Query-first / SQL-first
SQL ist wieder First-Class Citizen. Tools wie Dapper (.NET), SQLC (Go) und Kysely (TypeScript) setzen darauf, dass die Query der Ausgangspunkt ist — nicht das Objektmodell.
CQRS und Vertical Slice Architecture
Trennung von Reads und Writes. Lesezugriffe werden query-optimiert (oft mit Dapper oder Raw SQL), Schreibzugriffe nutzen Domain-Logik (manchmal noch mit EF). Das Beste aus beiden Welten.
Functional und Explicit Data Access
Der Trend geht zu: keine versteckten Zustände, kein Tracking, pure Funktionen.
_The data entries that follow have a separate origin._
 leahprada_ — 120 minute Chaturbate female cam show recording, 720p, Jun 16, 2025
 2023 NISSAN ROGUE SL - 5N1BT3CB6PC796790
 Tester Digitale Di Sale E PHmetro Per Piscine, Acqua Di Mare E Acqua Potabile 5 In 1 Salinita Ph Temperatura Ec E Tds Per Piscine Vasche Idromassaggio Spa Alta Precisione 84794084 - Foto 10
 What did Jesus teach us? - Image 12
Daten rein, Daten raus, nachvollziehbar.
Der Hybrid ist heute Standard
Wenn man EF Core nutzt, dann bewusst und eingeschränkt:
- Tracking deaktivieren wo möglich (
AsNoTracking) - Explizite Queries statt magischer Includes
- SQL verstehen — auch wenn EF es generiert
- Kein unnötiges Repository Pattern obendrauf
- Für kritische Queries Dapper oder Raw SQL mischen
EF Core für Writes, Dapper für Reads — das ist kein Kompromiss, sondern eine pragmatische Architekturentscheidung.
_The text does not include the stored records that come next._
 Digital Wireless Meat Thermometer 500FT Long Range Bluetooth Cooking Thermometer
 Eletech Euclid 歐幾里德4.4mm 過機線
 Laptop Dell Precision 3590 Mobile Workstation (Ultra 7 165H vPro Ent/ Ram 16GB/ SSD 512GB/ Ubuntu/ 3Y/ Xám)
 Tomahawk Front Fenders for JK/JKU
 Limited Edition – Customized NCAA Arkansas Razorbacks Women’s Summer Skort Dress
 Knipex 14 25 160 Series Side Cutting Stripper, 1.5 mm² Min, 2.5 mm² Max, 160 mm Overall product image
Wann EF Core noch passt — und wann nicht
Sinnvoll:
- Klassische CRUD-Anwendungen
- Interne Tools und Admin-Panels
- Kleine bis mittlere Systeme
- Teams ohne tiefen SQL-Fokus
Problematisch:
- High-Performance-Systeme
- Komplexe Queries und Reporting
- Analytics und große Datenmengen
- Systeme, bei denen jede Millisekunde zählt
Der Selbsttest
Nimm eine echte Query aus deinem Projekt und frag dich:
- Wie sieht das generierte SQL aus?
- Welche Indizes werden genutzt?
- Wie viele Rows gehen über die Leitung?
Wenn du das nicht beantworten kannst, bist du noch im EF-Denken gefangen. Das ist kein Vorwurf — es ist der Punkt, an dem der Paradigmenwechsel beginnt.
Einordnung
EF Core ist kein falsches Tool. Aber es stammt aus einer Zeit, in der man Datenbanken verstecken wollte, viel Magie akzeptiert hat und stark auf OOP gesetzt hat.
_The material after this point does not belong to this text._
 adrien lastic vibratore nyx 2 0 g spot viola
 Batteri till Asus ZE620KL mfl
Heute geht die Entwicklung in eine andere Richtung: Transparenz statt Abstraktion, Kontrolle statt Komfort, SQL wieder ernst nehmen.
Der eigentliche Paradigmenwechsel in einem Satz:
Von „Objekte speichern” zu „Daten gezielt abfragen.”
Wer das verstanden hat, nutzt EF Core anders — oder gar nicht mehr. Beides ist legitim. Aber die Entscheidung sollte bewusst fallen, nicht aus Gewohnheit.